SB482, whose death in the waning hours of the session has led to some calls for a special session to resurrect it, gets a postmortem in the Chron.
The lobbying that weakened and ultimately killed electric utility reform, clean-air legislation and regulation of the $45 billion buyout of TXU Corp. during the recent legislative session was a friend and family affair.
The public focus of the legislation has been on high electric rates and the multibillion-dollar buyout of TXU Corp. in Dallas. Lawmakers wanted to rein in high electric bills while the state’s utilities fought anything that resembled renewed government control of a market that was deregulated in 1999.
The utility lobby groups, with 90 registered lobbyists, included a former business adviser to Lt. Gov. David Dewhurst, the brother of Dewhurst’s chief of staff, the son of Speaker Tom Craddick’s next-door neighbor and a pair of political consultants who have helped at least a third of the Legislature win office.
And that does not mention the fact the teams also included eight former legislators, former Dallas Mayor Ron Kirk, a former Texas secretary of state and former Texas Railroad Commission Chairman Barry Williamson.
The board of directors for the proposed new TXU also has influence in Austin:
- Former U.S. Secretary of Commerce Don Evans is from Midland and is a longtime Craddick friend.
- Plains National Bank Chairman James Huffines was finance chairman of Gov. Rick Perry’s 2006 re-election campaign.
- And former Ambassador to Sweden Lyndon Olson is a prominent Waco Democrat who has helped finance a political committee run by House Democratic Caucus Chairman Jim Dunnam.

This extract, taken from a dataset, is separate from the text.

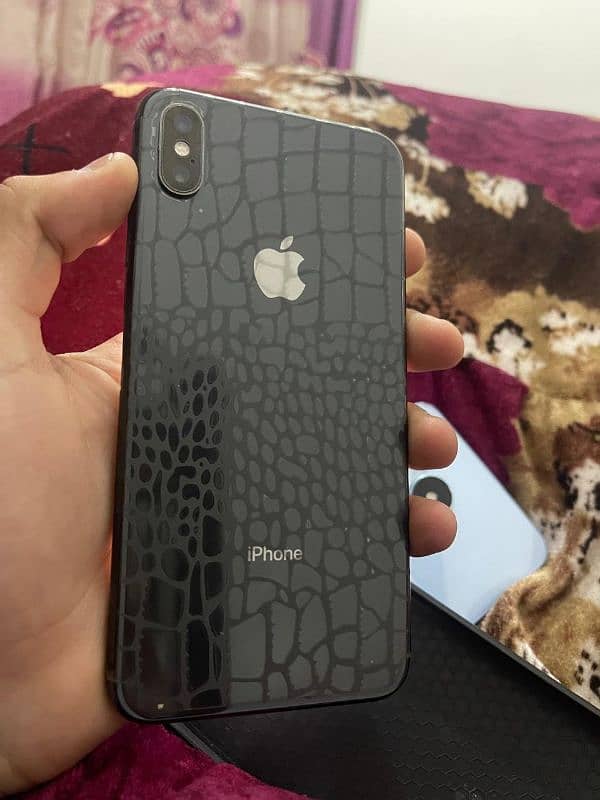 iphone xs max 4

“Where things fell apart is where they often do: in the dark rooms and back halls of the Capitol,” said Tom “Smitty” Smith of Public Citizen, one of the groups pushing for reform. “We don’t know whose fingerprints are on the razor.”
We can do a better job of recording votes (and you’ll get a chance to vote on a constitutional amendment to do just that this November), but conference committees will remain the classic back room. I’d heard some talk after the first call for a special session was made that this was an owner’s box deal. Which, whatever the merits of this bill and the means of its death may be, at least gives me hope that we won’t have a special to try and pass it again. Sometimes even vice has its virtues.